Life in Florida has its share of spectacular perils _ lightning, tornadoes and hurricanes.
But one of its deadliest natural features is invisible and silent.
Riptides, powerful currents created by water rushing through gaps in sandbars just off the beach, killed 22 people last year in Florida.
In comparison, lightning killed eight in 1994, a record that goes back to 1959.
Riptides are perennially the leading cause of weather-related deaths. They kill 20 to 25 people a year.
Atlantic riptides killed five swimmers in one day in May 1994.
Riptides can be fiercely strong, making it difficult for even good swimmers.
They are most likely to occur after storms. Milder seas mean stronger sandbars and less likelihood of a break, but they can develop even in calm seas.
They flow away from the shore and can occur anywhere with long, sloping beaches.
They can be 30 feet wide and 150 feet long.
The currents pull swimmers out to sea as if they were caught in a river.

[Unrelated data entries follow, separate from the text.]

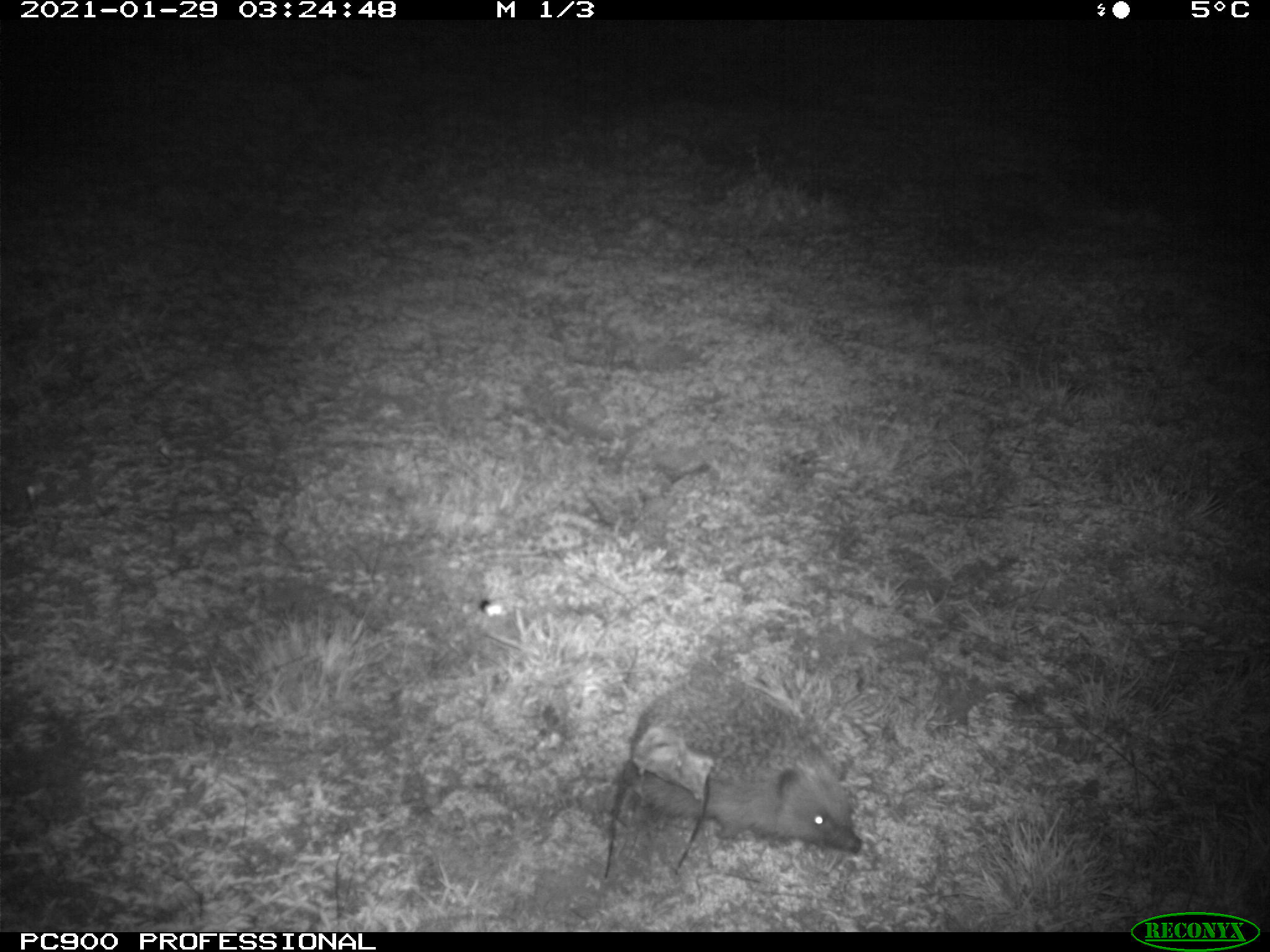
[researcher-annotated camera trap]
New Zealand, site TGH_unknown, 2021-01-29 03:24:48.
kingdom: Animalia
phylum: Chordata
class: Mammalia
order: Eulipotyphla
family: Erinaceidae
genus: Erinaceus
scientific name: Erinaceus europaeus europaeus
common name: european hedgehog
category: hedgehog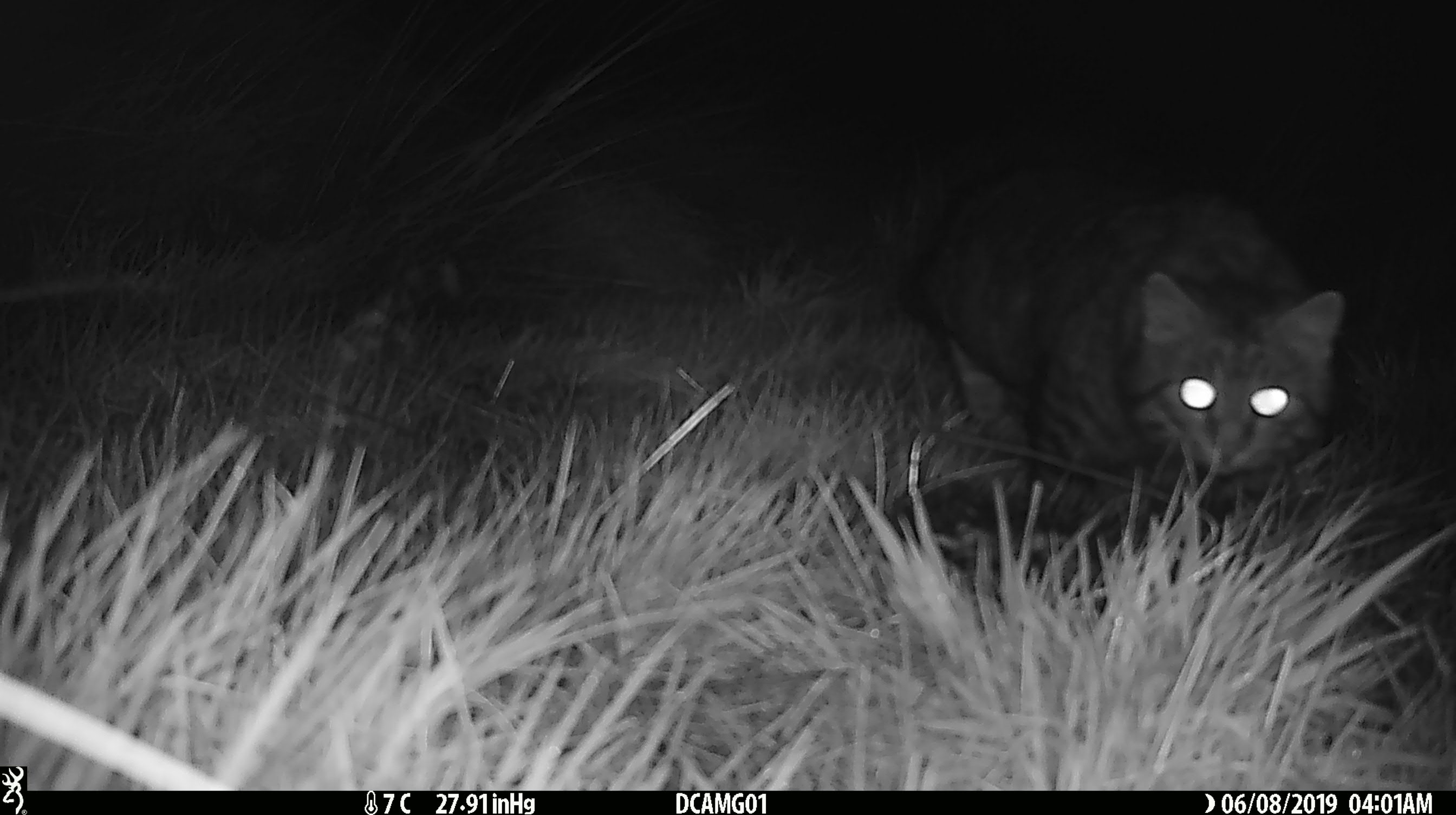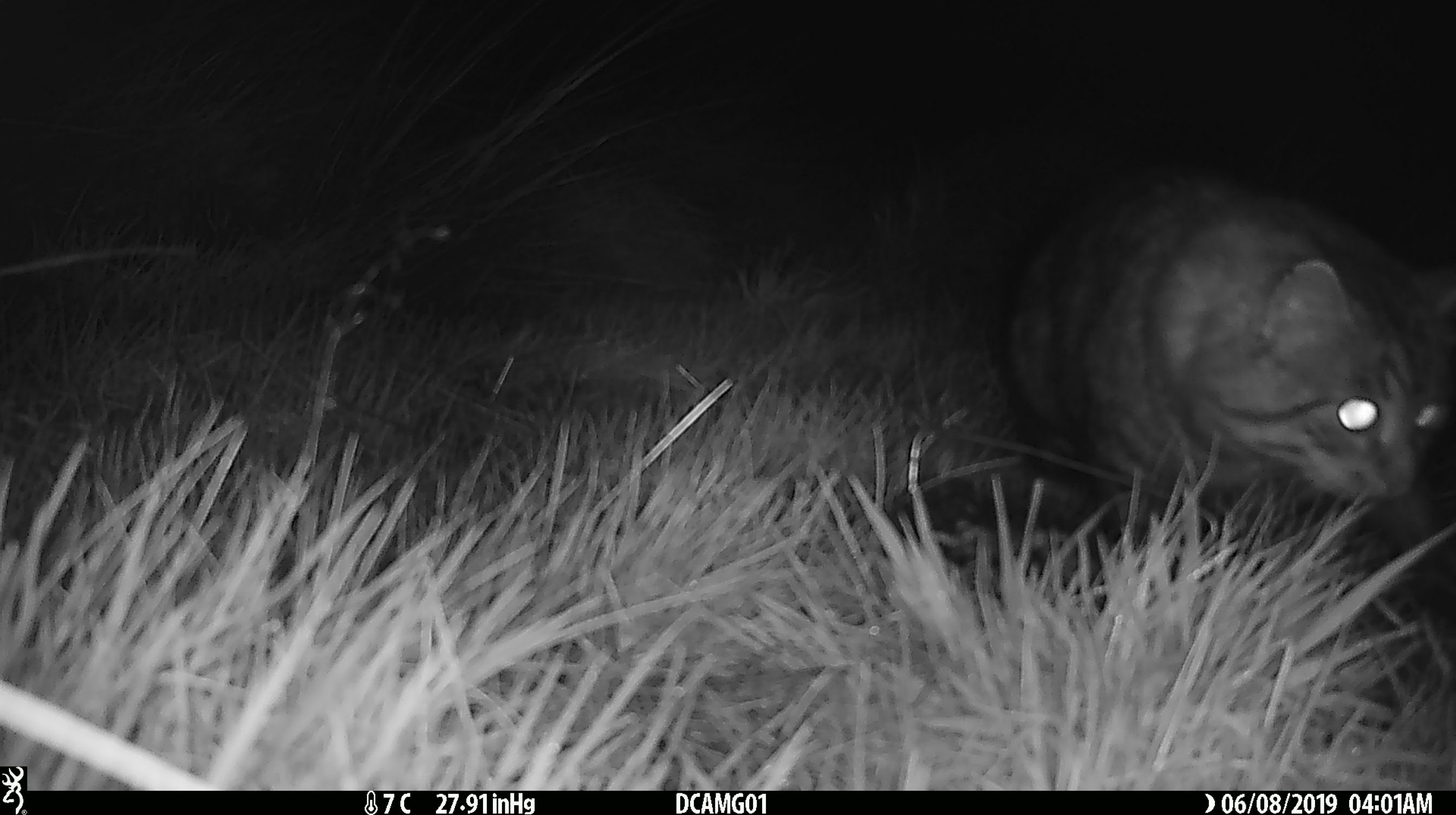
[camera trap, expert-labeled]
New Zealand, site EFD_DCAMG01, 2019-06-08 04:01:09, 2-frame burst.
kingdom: Animalia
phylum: Chordata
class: Mammalia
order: Carnivora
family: Felidae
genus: Felis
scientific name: Felis catus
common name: domestic cat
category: cat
Cat (domestic cat) (Felis catus).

On the Gulf Coast, they are common near inlets and piers. In Pinellas County, the worst areas are near the north beach at Fort De Soto, John's Pass and Clearwater Pass, officials say.
_ Information from Times files was used in this report.
When water swept inshore by surf is trapped behind a submerged obstacle, such as a sandbar, it may return seaward in a powerful flow known as a rip current, or rip tide. Rip currents are found off many long, gently sloping beaches.
If caught in a rip current carrying you out to sea, remain calm. Swim parallel to the beach. The rip current is narrow and you should clear it in a short while. Do not attempt to swim back to shore against the rip current. The effort could exhaust and kill even a strong swimmer.